Wenn ein Erwachsener in Chimens Schlafzimmer eingeladen wurde, ging es weder um ein Schäferstündchen noch um einen schüchternen Flirt, sondern um akademisches Vertrauen. Der Besucher musste sich den Zutritt verdienen, indem er Kenntnisse über den Sozialismus und seine verlorenen Welten (oder Liebe zu ihnen) nachwies oder allermindestens eingeweiht war in das ganz eigene Universum des Sammelns seltener Manuskripte und Bücher. Er musste es würdigen können, ein Buch in den Händen zu halten, das Marx besessen und kommentiert hatte; oder ein Dokument mit gekritzelten Randbemerkungen von Lenin; oder ein Werk, das Trotzki mit ins Exil genommen hatte. Auch musste der Besucher in der Lage sein zu ermessen, wie absurd gering die Wahrscheinlichkeit war, dass Marx’ Mitgliedsausweis der Ersten Internationale nicht nur mehr als hundert Jahre überdauert hatte, sondern zudem in den Hillway gelangt war. Oder dass sich ein Berechtigungsschein, den der utopische Sozialist Robert Owen im 19. Jahrhundert als Alternativwährung gedruckt hatte, in diesem Zimmer wiederfand.
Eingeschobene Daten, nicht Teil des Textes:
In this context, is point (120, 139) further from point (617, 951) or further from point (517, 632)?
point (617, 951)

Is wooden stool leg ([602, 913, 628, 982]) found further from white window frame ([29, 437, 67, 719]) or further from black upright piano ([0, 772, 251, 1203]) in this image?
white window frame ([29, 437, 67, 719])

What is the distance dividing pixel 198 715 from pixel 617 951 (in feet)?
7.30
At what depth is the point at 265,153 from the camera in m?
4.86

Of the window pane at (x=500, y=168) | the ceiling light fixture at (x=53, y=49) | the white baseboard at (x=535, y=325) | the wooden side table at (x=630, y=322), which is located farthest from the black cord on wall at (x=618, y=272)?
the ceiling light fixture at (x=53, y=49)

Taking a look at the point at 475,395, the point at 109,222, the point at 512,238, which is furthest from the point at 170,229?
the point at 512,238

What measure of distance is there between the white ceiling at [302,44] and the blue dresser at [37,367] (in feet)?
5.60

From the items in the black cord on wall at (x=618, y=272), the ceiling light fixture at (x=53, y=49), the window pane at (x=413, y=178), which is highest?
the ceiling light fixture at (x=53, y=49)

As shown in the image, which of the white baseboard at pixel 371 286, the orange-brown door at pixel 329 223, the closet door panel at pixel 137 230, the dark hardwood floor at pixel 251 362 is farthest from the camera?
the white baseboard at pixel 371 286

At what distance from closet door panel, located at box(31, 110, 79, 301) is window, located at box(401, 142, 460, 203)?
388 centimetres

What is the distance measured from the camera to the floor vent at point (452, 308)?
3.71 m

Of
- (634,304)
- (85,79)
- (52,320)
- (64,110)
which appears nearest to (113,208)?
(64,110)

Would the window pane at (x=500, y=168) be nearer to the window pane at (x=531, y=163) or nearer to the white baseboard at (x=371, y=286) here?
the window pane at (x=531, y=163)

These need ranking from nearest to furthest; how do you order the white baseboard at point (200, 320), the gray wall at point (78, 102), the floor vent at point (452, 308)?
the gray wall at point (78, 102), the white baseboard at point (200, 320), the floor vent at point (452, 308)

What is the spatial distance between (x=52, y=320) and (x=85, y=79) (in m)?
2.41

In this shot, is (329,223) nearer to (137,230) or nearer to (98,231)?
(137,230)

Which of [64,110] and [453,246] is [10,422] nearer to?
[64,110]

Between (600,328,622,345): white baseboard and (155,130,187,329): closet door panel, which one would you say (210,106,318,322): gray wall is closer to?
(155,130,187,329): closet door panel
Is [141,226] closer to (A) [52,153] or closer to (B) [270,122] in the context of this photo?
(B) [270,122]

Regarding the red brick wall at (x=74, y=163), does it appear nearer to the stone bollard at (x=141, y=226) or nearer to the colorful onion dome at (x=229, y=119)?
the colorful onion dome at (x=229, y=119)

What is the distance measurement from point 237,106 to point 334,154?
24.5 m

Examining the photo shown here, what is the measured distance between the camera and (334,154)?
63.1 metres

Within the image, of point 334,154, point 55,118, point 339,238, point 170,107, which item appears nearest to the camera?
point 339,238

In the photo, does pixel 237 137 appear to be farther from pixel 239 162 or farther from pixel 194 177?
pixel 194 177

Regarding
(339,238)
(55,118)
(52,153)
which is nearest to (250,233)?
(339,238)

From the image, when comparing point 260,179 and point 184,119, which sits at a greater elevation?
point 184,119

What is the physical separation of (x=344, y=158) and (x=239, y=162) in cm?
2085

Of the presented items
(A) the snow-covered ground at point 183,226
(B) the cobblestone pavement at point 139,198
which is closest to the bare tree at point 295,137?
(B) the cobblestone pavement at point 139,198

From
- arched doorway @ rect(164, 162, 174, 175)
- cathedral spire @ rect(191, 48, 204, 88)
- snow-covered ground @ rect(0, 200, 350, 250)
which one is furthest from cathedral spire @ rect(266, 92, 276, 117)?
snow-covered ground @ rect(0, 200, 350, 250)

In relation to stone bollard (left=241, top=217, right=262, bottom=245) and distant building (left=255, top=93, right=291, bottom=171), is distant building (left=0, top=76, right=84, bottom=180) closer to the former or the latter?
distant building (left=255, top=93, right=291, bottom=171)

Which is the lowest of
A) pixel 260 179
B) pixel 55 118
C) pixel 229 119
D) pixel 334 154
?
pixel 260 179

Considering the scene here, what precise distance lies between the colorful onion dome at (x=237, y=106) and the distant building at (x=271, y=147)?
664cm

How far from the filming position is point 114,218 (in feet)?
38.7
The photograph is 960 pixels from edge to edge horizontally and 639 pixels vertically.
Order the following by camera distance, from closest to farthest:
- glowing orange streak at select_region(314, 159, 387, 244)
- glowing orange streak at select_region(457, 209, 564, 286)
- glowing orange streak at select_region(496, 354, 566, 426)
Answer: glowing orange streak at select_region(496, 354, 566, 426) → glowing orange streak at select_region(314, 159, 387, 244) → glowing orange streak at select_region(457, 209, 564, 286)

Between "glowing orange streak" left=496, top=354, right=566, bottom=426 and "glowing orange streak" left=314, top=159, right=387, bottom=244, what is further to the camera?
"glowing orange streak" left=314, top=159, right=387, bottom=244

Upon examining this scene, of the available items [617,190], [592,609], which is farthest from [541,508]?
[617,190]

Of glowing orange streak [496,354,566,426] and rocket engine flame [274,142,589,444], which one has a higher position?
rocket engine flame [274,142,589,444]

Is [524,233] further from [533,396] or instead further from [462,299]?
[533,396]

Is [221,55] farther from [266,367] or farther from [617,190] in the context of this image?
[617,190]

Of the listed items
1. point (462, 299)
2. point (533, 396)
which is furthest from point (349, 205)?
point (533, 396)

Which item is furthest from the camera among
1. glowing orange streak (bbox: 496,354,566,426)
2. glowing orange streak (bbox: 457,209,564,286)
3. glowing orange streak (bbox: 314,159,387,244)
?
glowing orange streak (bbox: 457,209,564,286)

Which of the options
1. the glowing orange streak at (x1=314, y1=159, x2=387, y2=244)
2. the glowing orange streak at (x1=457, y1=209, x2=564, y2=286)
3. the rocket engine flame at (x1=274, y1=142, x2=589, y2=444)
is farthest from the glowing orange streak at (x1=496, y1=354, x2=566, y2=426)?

Ein Freund behauptete, Chimen habe etwas „von einem Impresario“an sich gehabt. „Wie ein Zauberer hatte er Vergnügen daran, andere zu überraschen. Manchmal verließ er den Raum, kehrte mit irgendeinem Objekt zurück und genoss die Reak- tion der Anwesenden.“Ein Cousin erzählte, er habe das Zimmer zum ersten Mal 1978, ungefähr zwanzig Jahre nach seinem allerersten Besuch des Hauses, zu Gesicht bekommen, und Chimen habe ihn wehmütig gefragt, ob er sich vorstellen könne, wo diese Bücher in hundert Jahren sein würden. „Damit meinte er weniger die Bücher selbst als die in ihnen entwickelten Ideen.“
Wir Enkelkinder brauchten uns den Zugang zu der Zitadelle jedoch nicht zu verdienen, denn dort übernachteten wir im Hillway, als wir noch klein waren und Angst hatten, allein zu schlafen. Im Zimmer hing ein altertümlicher, muffiger Geruch, und ich war mir nie sicher, ob er von den Büchern oder meinen Großeltern ausging. Später schlief ich in dem kleinen Raum schräg gegenüber; darin standen zwei Einzelbetten, und an der Wand dahinter waren zwei Schränkchen angebracht, die noch immer einige der Nippsachen meiner Tante aus der Zeit enthielten, als sie noch zu Hause wohnte. Neben den Fenstern befand sich ein Schrank, in dem sich Kataloge und andere Forschungsmaterialien stapelten, die Chimen heranzog, wenn er seltene Bücher und Manuskripte für Sotheby’s begutachtete. Über dreißig Jahre lang war er hinter den Kulissen als Experte für Hebraica tätig. Es war Chimen, der David Sassoons außerordentliche Manuskript- und Inkunabeln-Sammlung katalogisiert hatte. Deren Verkauf in den siebziger Jahren bei einer Reihe von Auktionen in London und Zürich hatte den heutigen weltweiten Markt für seltene hebräische Objekte in Schwung gebracht.